Resumindo: vejam o trailer gratuitamente, e sonhem com a bela história de amor que é sugerida. O filme que vão realizar na imaginação será sempre superior a esta porcaria implausível, que nem para DVD merecia ir. E tenho dito.

12 comentários:

Patrícia disse...

O filme, por si só, pode não valer nada (não o vi), mas lá que deu origem a um post interessante, lá isso deu! :D

Sandman disse...

:) Pode ser que gostes... é um filme essencialmente destinado a mulheres, e eu até faço os possíveis por trazer esse lado à tona, quando me sento na cadeira do cinema... mas já vi muitos filmes, apurei demasiado o gosto e não gosto de filmes que tratam o espectador com condescendência, como se fossemos meros repositórios descerebralizados, preparados para aceitar tudo o que nos enfiam pelas goelas...

Pelo menos sempre vou tendo oportunidade de destilar algum veneno. :)

marta, a menina do blog disse...

Raios, estive a pontos de me vir embora quando vi que aquilo estava a ter um final tipo naufrágio no Atlântico Norte numa noite fria de Abril. Mas fiquei. Só porque sou teimosa. Lá acabou de feição, mas foi um filme que me enervou um bocado. Não o volto a ver, só se me der para isso.

Sandman disse...

Convenhamos, Marta, que o objectivo do filme era mesmo esse naufrágio no Atlantico Norte, com direito a "My heart will go on" e tudo. Toda a história encaminhava-se para aí, e é como se o realizador ou argumentista ou produtor tivessem pensado que afinal e se calhar, para ganharem mais uns pontinhos nas audiências que não gostam de se sentir deprimidas à porta do cinema, o melhor era evitar o naufrágio e terminar com uma nota elevatória do espírito. O amor vence tudo (?).

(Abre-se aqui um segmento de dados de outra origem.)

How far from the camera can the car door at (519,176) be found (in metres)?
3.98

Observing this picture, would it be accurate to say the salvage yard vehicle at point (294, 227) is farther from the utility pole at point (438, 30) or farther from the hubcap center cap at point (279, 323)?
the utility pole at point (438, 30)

Tentativa falhada, na minha humilde opinião. O filme naufraga por completo, a história enterra-se em camadas saídas do manual "Como fazer uma história de amor em 10 lições" (e o livro foi mal estudado, pelos vistos), e eu saí do cinema deprimido.

Muito.

E o amor não vence tudo, já agora.

marta, a menina do blog disse...

Prefiro os filmes que deixam as pessoas bem dispostas. Vi a "Semente de Chuckie" com mais agrado...

Patrícia disse...

O amor vence tudo, menos o egoísmo dos amantes. Me thinks.

Anónimo disse...

É um filme bom ... o desfecho interessante.

Anónimo disse...

kkkkkkkkk, gente os comentários de vcs é super engraçados rsrsr. Mas idaí??? vcs não podem se estressarem, deixa pra lá, eu vi o filme, e gostei, pelo menos ele não morreu e no final eles se encontraram karamba!!então assistem filmes como pessoas normais, e não como ''para sempre critícos'' relaxem e não permitam que os cabelos brancos chegam mais rapidos, lembrem-se: tudo passa!!
tchal e um abraço pra todos vcs!! rsrsrsr

Anónimo disse...

Concordo líbia, é isso mesmo!!

Anónimo disse...

Concordo líbia, é isso mesmo!!

Anónimo disse...

Concordo líbia, é isso mesmo!!

Anónimo disse...

ahhhhhhhhhhh contaram o final do filme...se ja ear sem graça agora perdeu a graça de vez aff!!!!!!!!!!!!